ScratchABlock
ScratchABlock copied to clipboard
Rewriting of induction variables
Induction variables are widely emitted by compilers during program optimization. They greatly assist in strength reduction.
Consider the following code:
int arrayOfInts[10] = [1, 2, 3, 4, 5, 6, 7, 8, 9, 10];
for (i = 0; i < 10; i++)
printf("Next int %d", arrayOfInts[i]);
One possible transformation of it could look like that:
int *p = intPtr;
int arrayOfInts[10] = [1, 2, 3, 4, 5, 6, 7, 8, 9, 10];
p = arrayOfInts;
for (i = 0; i < 10; i++) {
printf("Next int %d", *p);
p++;
}
The expression arrayOfInts[i]
has been transformed to the equivalent pointer dereference introducing the induction variable "p".
This is surely a very simple example.
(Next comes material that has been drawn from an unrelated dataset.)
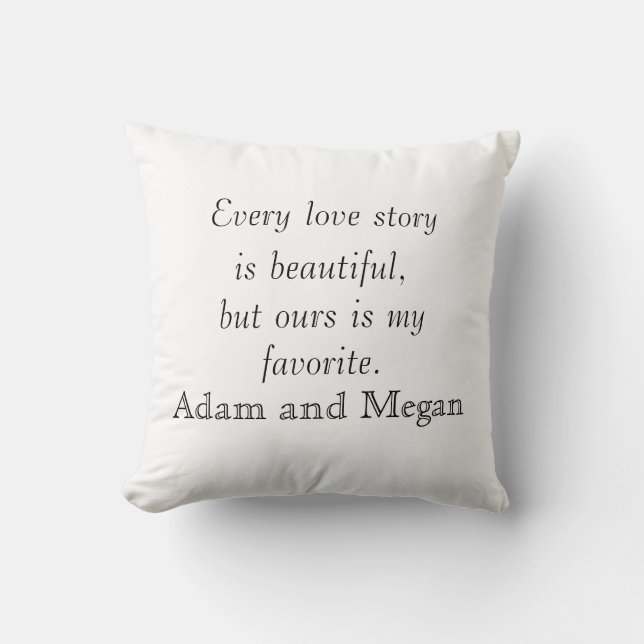 Coussin Chaque histoire d'amour est une belle citation per (Recto)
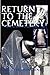 Return To The Cemetery:More Ghosts And Hauntings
Real-world programs will usually contain more complex cases. A well-optimized PowerPC program I used to work on contained up to 4 induction variables per loop.
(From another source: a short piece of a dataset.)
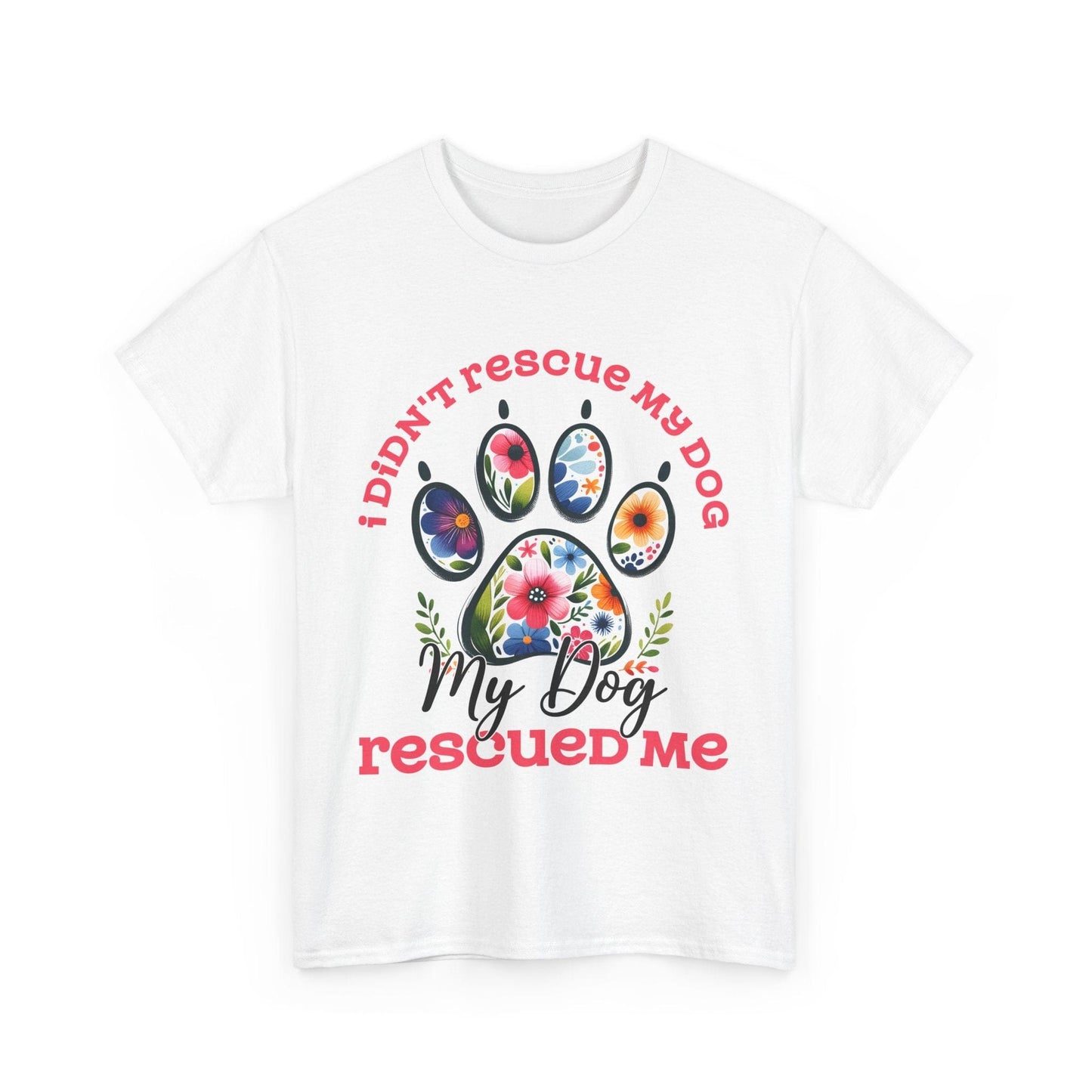 Printify T-Shirt Dog Rescued Me Unisex Tee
The ability to (partially) undo this kind of optimization in the decompiler would greatly improve the readability of its output. Such a transformation would be applied at a later decompilation stage and could be human-assisted.
The great book "Advanced compiler design and implementation" by Steven S. Muchnick already scratched an algorithm for induction variable identification and removal (see chapter 14).
A good starting point would be simplifications of pointers that depend on the loop counter.